▶ _Source material_

☆ ☆ ☆ ☆ ☆ ☆ ☆

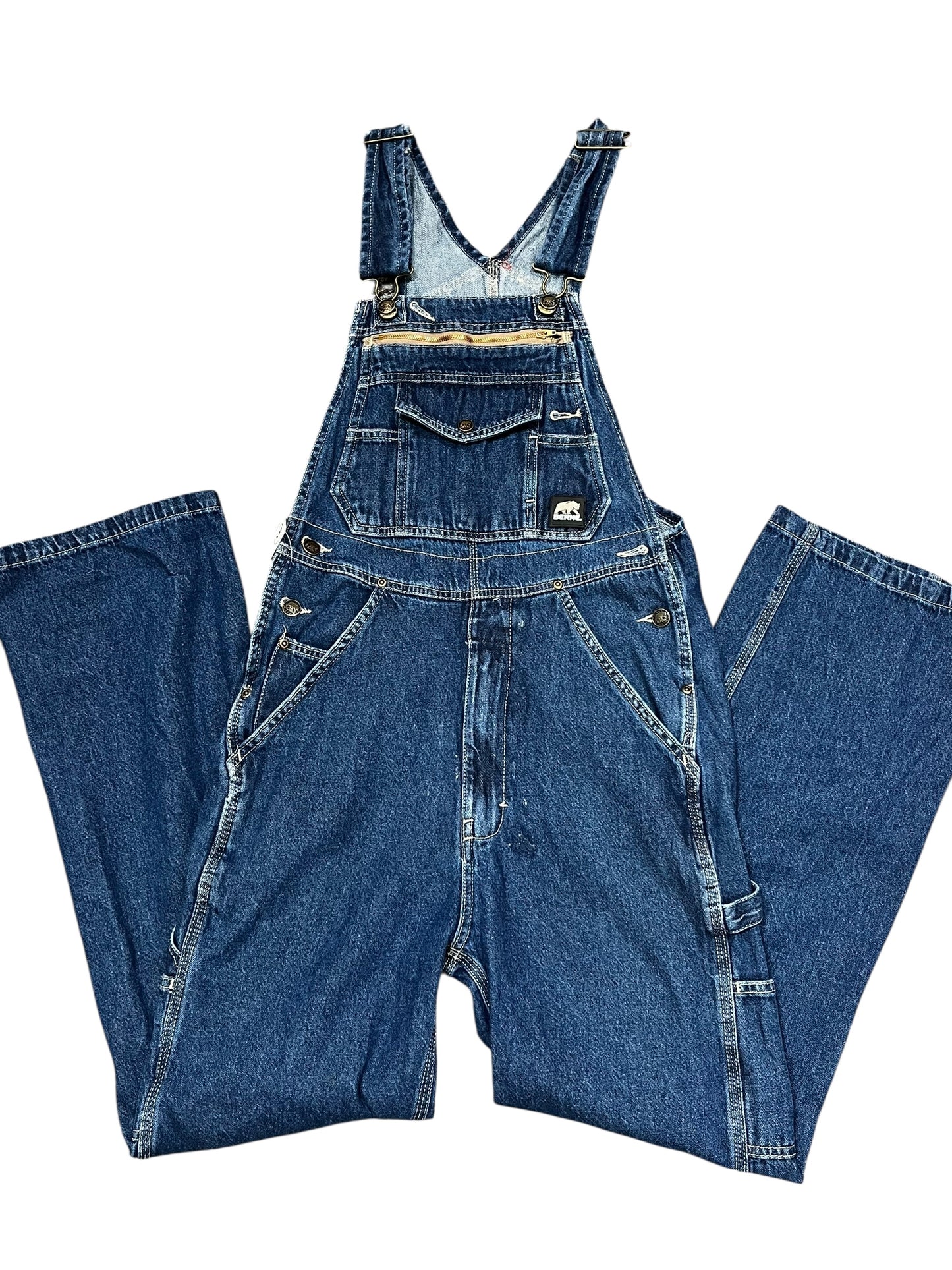 30" - Berne Dark Wash Denim Overalls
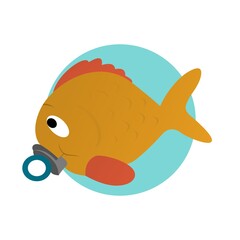 Wall Mural - Illustration of Baby Yellow Fish with Orange Fin Cartoon, Cute Funny Character, Flat Design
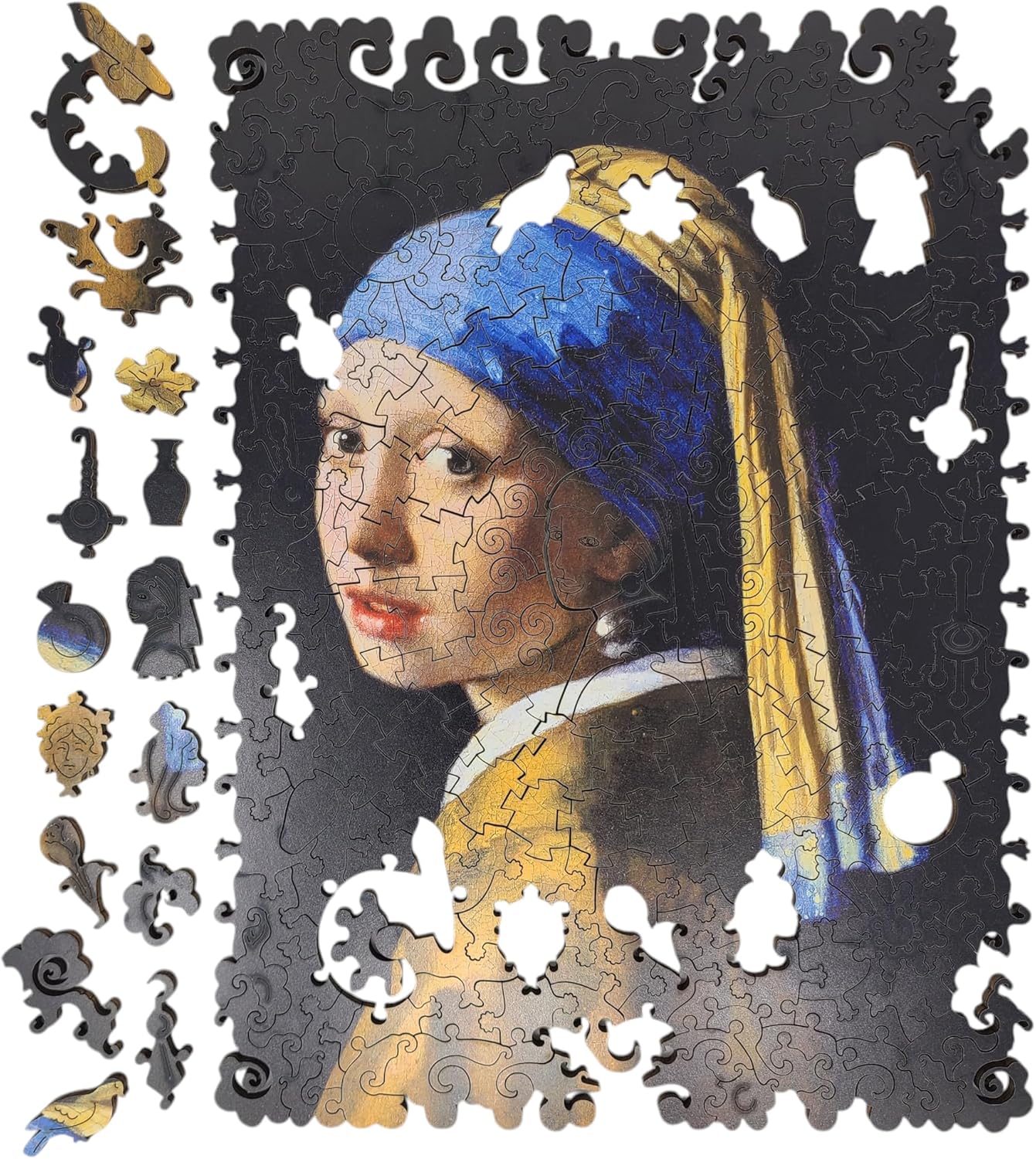 Wooden Jigsaw Puzzle for Adults - Uniquely Shaped Pieces - Made in The USA by FoxSmartBox - 220 Pieces - Girl with a Pearl Earring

☆ ☆ ☆ ☆ ☆ ☆ ☆

▶ _Problem requirements_
The job is to set down the whole listing exactly, excluding any images.

▶ _Task solution_
 30" - Berne Dark Wash Denim Overalls
 Wall Mural - Illustration of Baby Yellow Fish with Orange Fin Cartoon, Cute Funny Character, Flat Design
 Wooden Jigsaw Puzzle for Adults - Uniquely Shaped Pieces - Made in The USA by FoxSmartBox - 220 Pieces - Girl with a Pearl Earring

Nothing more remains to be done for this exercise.